→ The request
According to the forum thread about Hunters Point Kennel, in which town is the kennel located?

→ Document passage

※ ※ ※

# Hunters Point Kennel in Marshalltown, IA



## KC Steve (Jan 6, 2004)

Is anyone familiar with this kennel which specialized in poionting labs? I'd appreciate any input or comment. feel free to PM.

Thanks,

Steve


----------



## Jim Coggins (Feb 2, 2004)

Steve,
I sent you a private message.
Jim


----------



## gsc (Oct 4, 2007)

Steve,

PM sent.

Greg


----------



## cjhunt (Mar 10, 2015)

I would love to hear any feedback anyone has on this Kennel as well. 
Thanks.


----------



## motor-vater (Oct 28, 2013)

I'm pretty happy with my bearpoint kennels dog aka black forest kennels... Just saying if your going for a pointing lab look into all your options... I think some of HPKs stock hs some bearpoint dogs back in there


----------



## motor-vater (Oct 28, 2013)

※ ※ ※

(Records)
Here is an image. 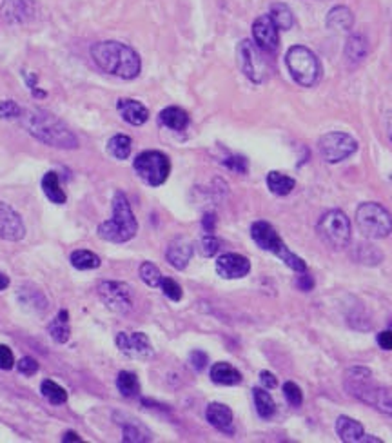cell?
Wrapping results in <instances>:
<instances>
[{
    "instance_id": "681fc988",
    "label": "cell",
    "mask_w": 392,
    "mask_h": 443,
    "mask_svg": "<svg viewBox=\"0 0 392 443\" xmlns=\"http://www.w3.org/2000/svg\"><path fill=\"white\" fill-rule=\"evenodd\" d=\"M298 287H300L301 291H311V289L314 287L313 276H309V275L300 276V280H298Z\"/></svg>"
},
{
    "instance_id": "4fadbf2b",
    "label": "cell",
    "mask_w": 392,
    "mask_h": 443,
    "mask_svg": "<svg viewBox=\"0 0 392 443\" xmlns=\"http://www.w3.org/2000/svg\"><path fill=\"white\" fill-rule=\"evenodd\" d=\"M117 347L122 355L133 359H149L155 355L149 338L144 333H118Z\"/></svg>"
},
{
    "instance_id": "cb8c5ba5",
    "label": "cell",
    "mask_w": 392,
    "mask_h": 443,
    "mask_svg": "<svg viewBox=\"0 0 392 443\" xmlns=\"http://www.w3.org/2000/svg\"><path fill=\"white\" fill-rule=\"evenodd\" d=\"M354 24V17H352V11L345 6H338V8H333L329 11V17H327V25L330 30L338 31H349Z\"/></svg>"
},
{
    "instance_id": "603a6c76",
    "label": "cell",
    "mask_w": 392,
    "mask_h": 443,
    "mask_svg": "<svg viewBox=\"0 0 392 443\" xmlns=\"http://www.w3.org/2000/svg\"><path fill=\"white\" fill-rule=\"evenodd\" d=\"M160 122L173 131H184L189 126V115L182 108L171 105V108H166L160 113Z\"/></svg>"
},
{
    "instance_id": "c3c4849f",
    "label": "cell",
    "mask_w": 392,
    "mask_h": 443,
    "mask_svg": "<svg viewBox=\"0 0 392 443\" xmlns=\"http://www.w3.org/2000/svg\"><path fill=\"white\" fill-rule=\"evenodd\" d=\"M202 224H204L205 233L213 234L214 233V227H217V217H214L213 213H207L204 217V220H202Z\"/></svg>"
},
{
    "instance_id": "f6af8a7d",
    "label": "cell",
    "mask_w": 392,
    "mask_h": 443,
    "mask_svg": "<svg viewBox=\"0 0 392 443\" xmlns=\"http://www.w3.org/2000/svg\"><path fill=\"white\" fill-rule=\"evenodd\" d=\"M189 362H191L192 369L195 371H204L205 365H207L209 358L204 351H192L191 356H189Z\"/></svg>"
},
{
    "instance_id": "9a60e30c",
    "label": "cell",
    "mask_w": 392,
    "mask_h": 443,
    "mask_svg": "<svg viewBox=\"0 0 392 443\" xmlns=\"http://www.w3.org/2000/svg\"><path fill=\"white\" fill-rule=\"evenodd\" d=\"M37 13L33 0H4L0 6V22L4 24H24Z\"/></svg>"
},
{
    "instance_id": "7dc6e473",
    "label": "cell",
    "mask_w": 392,
    "mask_h": 443,
    "mask_svg": "<svg viewBox=\"0 0 392 443\" xmlns=\"http://www.w3.org/2000/svg\"><path fill=\"white\" fill-rule=\"evenodd\" d=\"M378 343L385 351H392V330H384L378 335Z\"/></svg>"
},
{
    "instance_id": "52a82bcc",
    "label": "cell",
    "mask_w": 392,
    "mask_h": 443,
    "mask_svg": "<svg viewBox=\"0 0 392 443\" xmlns=\"http://www.w3.org/2000/svg\"><path fill=\"white\" fill-rule=\"evenodd\" d=\"M285 62H287L291 76L296 80L298 84L304 86V88H313L314 84H318V80H320L321 75V67L316 59V54L309 47L292 46L287 51Z\"/></svg>"
},
{
    "instance_id": "7bdbcfd3",
    "label": "cell",
    "mask_w": 392,
    "mask_h": 443,
    "mask_svg": "<svg viewBox=\"0 0 392 443\" xmlns=\"http://www.w3.org/2000/svg\"><path fill=\"white\" fill-rule=\"evenodd\" d=\"M149 438L144 436V432L134 425L124 427V442H147Z\"/></svg>"
},
{
    "instance_id": "b9f144b4",
    "label": "cell",
    "mask_w": 392,
    "mask_h": 443,
    "mask_svg": "<svg viewBox=\"0 0 392 443\" xmlns=\"http://www.w3.org/2000/svg\"><path fill=\"white\" fill-rule=\"evenodd\" d=\"M15 365V358L8 345H0V369L2 371H9Z\"/></svg>"
},
{
    "instance_id": "5b68a950",
    "label": "cell",
    "mask_w": 392,
    "mask_h": 443,
    "mask_svg": "<svg viewBox=\"0 0 392 443\" xmlns=\"http://www.w3.org/2000/svg\"><path fill=\"white\" fill-rule=\"evenodd\" d=\"M250 236L258 243V247H262L263 251L272 253L275 256H278L282 262H284L287 267H291L292 271L304 272L307 269L304 260L300 256H296L292 251H289V247L285 246L284 240L279 238V234L276 233L275 227L269 224V222H255L250 226Z\"/></svg>"
},
{
    "instance_id": "e0dca14e",
    "label": "cell",
    "mask_w": 392,
    "mask_h": 443,
    "mask_svg": "<svg viewBox=\"0 0 392 443\" xmlns=\"http://www.w3.org/2000/svg\"><path fill=\"white\" fill-rule=\"evenodd\" d=\"M250 262L246 256L238 255V253H226V255L218 256L217 260V272L226 278V280H236L249 275Z\"/></svg>"
},
{
    "instance_id": "816d5d0a",
    "label": "cell",
    "mask_w": 392,
    "mask_h": 443,
    "mask_svg": "<svg viewBox=\"0 0 392 443\" xmlns=\"http://www.w3.org/2000/svg\"><path fill=\"white\" fill-rule=\"evenodd\" d=\"M62 442H82V439L79 438V435H76V432H66V436L62 438Z\"/></svg>"
},
{
    "instance_id": "4dcf8cb0",
    "label": "cell",
    "mask_w": 392,
    "mask_h": 443,
    "mask_svg": "<svg viewBox=\"0 0 392 443\" xmlns=\"http://www.w3.org/2000/svg\"><path fill=\"white\" fill-rule=\"evenodd\" d=\"M117 387L120 391L122 396L133 398L140 393V381H138L137 374L129 371H122L117 378Z\"/></svg>"
},
{
    "instance_id": "277c9868",
    "label": "cell",
    "mask_w": 392,
    "mask_h": 443,
    "mask_svg": "<svg viewBox=\"0 0 392 443\" xmlns=\"http://www.w3.org/2000/svg\"><path fill=\"white\" fill-rule=\"evenodd\" d=\"M138 231L137 218H134L133 209H131L129 200L124 192L118 191L113 197V218L96 227V233L105 242L124 243L134 238Z\"/></svg>"
},
{
    "instance_id": "f5cc1de1",
    "label": "cell",
    "mask_w": 392,
    "mask_h": 443,
    "mask_svg": "<svg viewBox=\"0 0 392 443\" xmlns=\"http://www.w3.org/2000/svg\"><path fill=\"white\" fill-rule=\"evenodd\" d=\"M9 285V278L6 275H2V272H0V291H4L6 287H8Z\"/></svg>"
},
{
    "instance_id": "f907efd6",
    "label": "cell",
    "mask_w": 392,
    "mask_h": 443,
    "mask_svg": "<svg viewBox=\"0 0 392 443\" xmlns=\"http://www.w3.org/2000/svg\"><path fill=\"white\" fill-rule=\"evenodd\" d=\"M385 130H387V137L392 144V113L387 115V120H385Z\"/></svg>"
},
{
    "instance_id": "ba28073f",
    "label": "cell",
    "mask_w": 392,
    "mask_h": 443,
    "mask_svg": "<svg viewBox=\"0 0 392 443\" xmlns=\"http://www.w3.org/2000/svg\"><path fill=\"white\" fill-rule=\"evenodd\" d=\"M318 234L333 249H343L351 243V222L343 211L333 209L320 218Z\"/></svg>"
},
{
    "instance_id": "60d3db41",
    "label": "cell",
    "mask_w": 392,
    "mask_h": 443,
    "mask_svg": "<svg viewBox=\"0 0 392 443\" xmlns=\"http://www.w3.org/2000/svg\"><path fill=\"white\" fill-rule=\"evenodd\" d=\"M17 369H18V372H21V374H25V376H33V374H37V371H38L37 359L30 358V356H25V358H22L21 362L17 364Z\"/></svg>"
},
{
    "instance_id": "d6a6232c",
    "label": "cell",
    "mask_w": 392,
    "mask_h": 443,
    "mask_svg": "<svg viewBox=\"0 0 392 443\" xmlns=\"http://www.w3.org/2000/svg\"><path fill=\"white\" fill-rule=\"evenodd\" d=\"M71 264L75 269L80 271H89V269L100 267V258L95 255V253L88 251V249H79L71 255Z\"/></svg>"
},
{
    "instance_id": "8992f818",
    "label": "cell",
    "mask_w": 392,
    "mask_h": 443,
    "mask_svg": "<svg viewBox=\"0 0 392 443\" xmlns=\"http://www.w3.org/2000/svg\"><path fill=\"white\" fill-rule=\"evenodd\" d=\"M356 226L359 233L367 238H387L392 233V214L384 205L376 202H365L356 211Z\"/></svg>"
},
{
    "instance_id": "74e56055",
    "label": "cell",
    "mask_w": 392,
    "mask_h": 443,
    "mask_svg": "<svg viewBox=\"0 0 392 443\" xmlns=\"http://www.w3.org/2000/svg\"><path fill=\"white\" fill-rule=\"evenodd\" d=\"M160 289H162L163 294H166L169 300H173V301L182 300V287H180L175 280H171V278H162Z\"/></svg>"
},
{
    "instance_id": "2e32d148",
    "label": "cell",
    "mask_w": 392,
    "mask_h": 443,
    "mask_svg": "<svg viewBox=\"0 0 392 443\" xmlns=\"http://www.w3.org/2000/svg\"><path fill=\"white\" fill-rule=\"evenodd\" d=\"M253 38H255L256 46L260 50L267 51V53H272V51L278 50V28H276V24L269 15H262V17L256 18L255 24H253Z\"/></svg>"
},
{
    "instance_id": "5bb4252c",
    "label": "cell",
    "mask_w": 392,
    "mask_h": 443,
    "mask_svg": "<svg viewBox=\"0 0 392 443\" xmlns=\"http://www.w3.org/2000/svg\"><path fill=\"white\" fill-rule=\"evenodd\" d=\"M25 236V226L21 214L11 205L0 200V238L8 242H18Z\"/></svg>"
},
{
    "instance_id": "8d00e7d4",
    "label": "cell",
    "mask_w": 392,
    "mask_h": 443,
    "mask_svg": "<svg viewBox=\"0 0 392 443\" xmlns=\"http://www.w3.org/2000/svg\"><path fill=\"white\" fill-rule=\"evenodd\" d=\"M284 394H285V400L289 401V405L301 407V403H304V394H301V389L296 384H292V381H287V384L284 385Z\"/></svg>"
},
{
    "instance_id": "f35d334b",
    "label": "cell",
    "mask_w": 392,
    "mask_h": 443,
    "mask_svg": "<svg viewBox=\"0 0 392 443\" xmlns=\"http://www.w3.org/2000/svg\"><path fill=\"white\" fill-rule=\"evenodd\" d=\"M22 115V109L17 102L2 100L0 102V118H18Z\"/></svg>"
},
{
    "instance_id": "6da1fadb",
    "label": "cell",
    "mask_w": 392,
    "mask_h": 443,
    "mask_svg": "<svg viewBox=\"0 0 392 443\" xmlns=\"http://www.w3.org/2000/svg\"><path fill=\"white\" fill-rule=\"evenodd\" d=\"M22 126L38 142L46 144L50 147L57 149H76L79 140L73 134V131L54 117L53 113L46 109H28L24 115H21Z\"/></svg>"
},
{
    "instance_id": "ffe728a7",
    "label": "cell",
    "mask_w": 392,
    "mask_h": 443,
    "mask_svg": "<svg viewBox=\"0 0 392 443\" xmlns=\"http://www.w3.org/2000/svg\"><path fill=\"white\" fill-rule=\"evenodd\" d=\"M192 256V246L188 238H176L169 243L167 247V253H166V258L167 262L173 265L175 269L182 271V269L188 267L189 260Z\"/></svg>"
},
{
    "instance_id": "1f68e13d",
    "label": "cell",
    "mask_w": 392,
    "mask_h": 443,
    "mask_svg": "<svg viewBox=\"0 0 392 443\" xmlns=\"http://www.w3.org/2000/svg\"><path fill=\"white\" fill-rule=\"evenodd\" d=\"M67 322H69V314H67V311H60L59 318L50 323L47 330H50L51 338H53L54 342L66 343L67 340H69V326H67Z\"/></svg>"
},
{
    "instance_id": "d4e9b609",
    "label": "cell",
    "mask_w": 392,
    "mask_h": 443,
    "mask_svg": "<svg viewBox=\"0 0 392 443\" xmlns=\"http://www.w3.org/2000/svg\"><path fill=\"white\" fill-rule=\"evenodd\" d=\"M18 300H21L22 306L30 307V309L35 311H40V313H44V311L47 309V301L46 298H44V294H42L38 289L31 287V285H22V287L18 289Z\"/></svg>"
},
{
    "instance_id": "7a4b0ae2",
    "label": "cell",
    "mask_w": 392,
    "mask_h": 443,
    "mask_svg": "<svg viewBox=\"0 0 392 443\" xmlns=\"http://www.w3.org/2000/svg\"><path fill=\"white\" fill-rule=\"evenodd\" d=\"M91 57L102 71L118 76V79H137L142 69V62L137 51L115 40L95 44L91 47Z\"/></svg>"
},
{
    "instance_id": "f1b7e54d",
    "label": "cell",
    "mask_w": 392,
    "mask_h": 443,
    "mask_svg": "<svg viewBox=\"0 0 392 443\" xmlns=\"http://www.w3.org/2000/svg\"><path fill=\"white\" fill-rule=\"evenodd\" d=\"M269 17L272 18L278 30H291L292 24H294V15H292L291 8L287 4H282V2H276L271 6Z\"/></svg>"
},
{
    "instance_id": "44dd1931",
    "label": "cell",
    "mask_w": 392,
    "mask_h": 443,
    "mask_svg": "<svg viewBox=\"0 0 392 443\" xmlns=\"http://www.w3.org/2000/svg\"><path fill=\"white\" fill-rule=\"evenodd\" d=\"M336 432H338L340 439L345 443L362 442L363 435H365L362 423L349 418V416H340V418L336 420Z\"/></svg>"
},
{
    "instance_id": "ee69618b",
    "label": "cell",
    "mask_w": 392,
    "mask_h": 443,
    "mask_svg": "<svg viewBox=\"0 0 392 443\" xmlns=\"http://www.w3.org/2000/svg\"><path fill=\"white\" fill-rule=\"evenodd\" d=\"M224 163H226L231 171H236L240 173V175L247 173V160L243 159V156H229Z\"/></svg>"
},
{
    "instance_id": "ab89813d",
    "label": "cell",
    "mask_w": 392,
    "mask_h": 443,
    "mask_svg": "<svg viewBox=\"0 0 392 443\" xmlns=\"http://www.w3.org/2000/svg\"><path fill=\"white\" fill-rule=\"evenodd\" d=\"M200 249L202 255L209 258V256H214L220 251V242H218V238H214L213 234H207V236L200 242Z\"/></svg>"
},
{
    "instance_id": "e575fe53",
    "label": "cell",
    "mask_w": 392,
    "mask_h": 443,
    "mask_svg": "<svg viewBox=\"0 0 392 443\" xmlns=\"http://www.w3.org/2000/svg\"><path fill=\"white\" fill-rule=\"evenodd\" d=\"M131 138L125 137V134H115L111 140L108 142V149L109 153L118 160H125L129 159L131 155Z\"/></svg>"
},
{
    "instance_id": "836d02e7",
    "label": "cell",
    "mask_w": 392,
    "mask_h": 443,
    "mask_svg": "<svg viewBox=\"0 0 392 443\" xmlns=\"http://www.w3.org/2000/svg\"><path fill=\"white\" fill-rule=\"evenodd\" d=\"M42 396L46 398L50 403L53 405H62L67 401V393L64 391V387H60L59 384H54L53 380H44L40 385Z\"/></svg>"
},
{
    "instance_id": "9c48e42d",
    "label": "cell",
    "mask_w": 392,
    "mask_h": 443,
    "mask_svg": "<svg viewBox=\"0 0 392 443\" xmlns=\"http://www.w3.org/2000/svg\"><path fill=\"white\" fill-rule=\"evenodd\" d=\"M134 171L151 188H158L171 173V162L162 151H144L134 159Z\"/></svg>"
},
{
    "instance_id": "30bf717a",
    "label": "cell",
    "mask_w": 392,
    "mask_h": 443,
    "mask_svg": "<svg viewBox=\"0 0 392 443\" xmlns=\"http://www.w3.org/2000/svg\"><path fill=\"white\" fill-rule=\"evenodd\" d=\"M238 64L243 75L255 84L263 82L267 76V60L263 59V50L250 40H242L238 46Z\"/></svg>"
},
{
    "instance_id": "f546056e",
    "label": "cell",
    "mask_w": 392,
    "mask_h": 443,
    "mask_svg": "<svg viewBox=\"0 0 392 443\" xmlns=\"http://www.w3.org/2000/svg\"><path fill=\"white\" fill-rule=\"evenodd\" d=\"M365 54H367V42H365V38H363L362 35H352V37H349L345 46L347 60H349V62H359V60L365 59Z\"/></svg>"
},
{
    "instance_id": "484cf974",
    "label": "cell",
    "mask_w": 392,
    "mask_h": 443,
    "mask_svg": "<svg viewBox=\"0 0 392 443\" xmlns=\"http://www.w3.org/2000/svg\"><path fill=\"white\" fill-rule=\"evenodd\" d=\"M42 189H44L46 197L50 198L53 204H59V205L66 204L67 197H66V192L62 191V188H60V180L57 173L50 171L44 175V178H42Z\"/></svg>"
},
{
    "instance_id": "7402d4cb",
    "label": "cell",
    "mask_w": 392,
    "mask_h": 443,
    "mask_svg": "<svg viewBox=\"0 0 392 443\" xmlns=\"http://www.w3.org/2000/svg\"><path fill=\"white\" fill-rule=\"evenodd\" d=\"M211 380L218 385H238L242 381V374L227 362H218L211 369Z\"/></svg>"
},
{
    "instance_id": "d590c367",
    "label": "cell",
    "mask_w": 392,
    "mask_h": 443,
    "mask_svg": "<svg viewBox=\"0 0 392 443\" xmlns=\"http://www.w3.org/2000/svg\"><path fill=\"white\" fill-rule=\"evenodd\" d=\"M140 278H142L144 284H147L149 287H160L163 276L155 264L144 262V264L140 265Z\"/></svg>"
},
{
    "instance_id": "7c38bea8",
    "label": "cell",
    "mask_w": 392,
    "mask_h": 443,
    "mask_svg": "<svg viewBox=\"0 0 392 443\" xmlns=\"http://www.w3.org/2000/svg\"><path fill=\"white\" fill-rule=\"evenodd\" d=\"M98 297L108 306V309L118 314H127L133 309L131 289L124 282H100L98 284Z\"/></svg>"
},
{
    "instance_id": "83f0119b",
    "label": "cell",
    "mask_w": 392,
    "mask_h": 443,
    "mask_svg": "<svg viewBox=\"0 0 392 443\" xmlns=\"http://www.w3.org/2000/svg\"><path fill=\"white\" fill-rule=\"evenodd\" d=\"M253 396H255V405L260 416H262L263 420H271L276 414V403L271 398V394L265 389H258V387H256V389L253 391Z\"/></svg>"
},
{
    "instance_id": "bcb514c9",
    "label": "cell",
    "mask_w": 392,
    "mask_h": 443,
    "mask_svg": "<svg viewBox=\"0 0 392 443\" xmlns=\"http://www.w3.org/2000/svg\"><path fill=\"white\" fill-rule=\"evenodd\" d=\"M260 380H262L263 387H267V389H275L276 385H278V380H276V376L269 371L260 372Z\"/></svg>"
},
{
    "instance_id": "3957f363",
    "label": "cell",
    "mask_w": 392,
    "mask_h": 443,
    "mask_svg": "<svg viewBox=\"0 0 392 443\" xmlns=\"http://www.w3.org/2000/svg\"><path fill=\"white\" fill-rule=\"evenodd\" d=\"M347 393L359 401L392 416V393L378 387L372 380V372L365 367H352L345 374Z\"/></svg>"
},
{
    "instance_id": "ac0fdd59",
    "label": "cell",
    "mask_w": 392,
    "mask_h": 443,
    "mask_svg": "<svg viewBox=\"0 0 392 443\" xmlns=\"http://www.w3.org/2000/svg\"><path fill=\"white\" fill-rule=\"evenodd\" d=\"M205 418H207V422L220 432L234 435L233 410L227 405H224V403H211V405L207 407V410H205Z\"/></svg>"
},
{
    "instance_id": "d6986e66",
    "label": "cell",
    "mask_w": 392,
    "mask_h": 443,
    "mask_svg": "<svg viewBox=\"0 0 392 443\" xmlns=\"http://www.w3.org/2000/svg\"><path fill=\"white\" fill-rule=\"evenodd\" d=\"M117 109L118 113L122 115V118L127 124H131V126H142V124L147 122V118H149V111H147L146 105L142 102L133 100V98H122V100H118Z\"/></svg>"
},
{
    "instance_id": "8fae6325",
    "label": "cell",
    "mask_w": 392,
    "mask_h": 443,
    "mask_svg": "<svg viewBox=\"0 0 392 443\" xmlns=\"http://www.w3.org/2000/svg\"><path fill=\"white\" fill-rule=\"evenodd\" d=\"M358 149V142L351 134L340 133V131H333L320 138V153L323 160L329 163H338L354 155Z\"/></svg>"
},
{
    "instance_id": "4316f807",
    "label": "cell",
    "mask_w": 392,
    "mask_h": 443,
    "mask_svg": "<svg viewBox=\"0 0 392 443\" xmlns=\"http://www.w3.org/2000/svg\"><path fill=\"white\" fill-rule=\"evenodd\" d=\"M296 182L291 178V176L284 175V173L271 171L267 175V188L271 189L272 195H278V197H285L289 192L294 189Z\"/></svg>"
}]
</instances>
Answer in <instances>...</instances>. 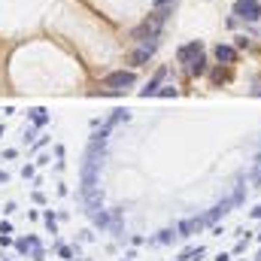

※ ※ ※

→ Response below
Marshalltown, IA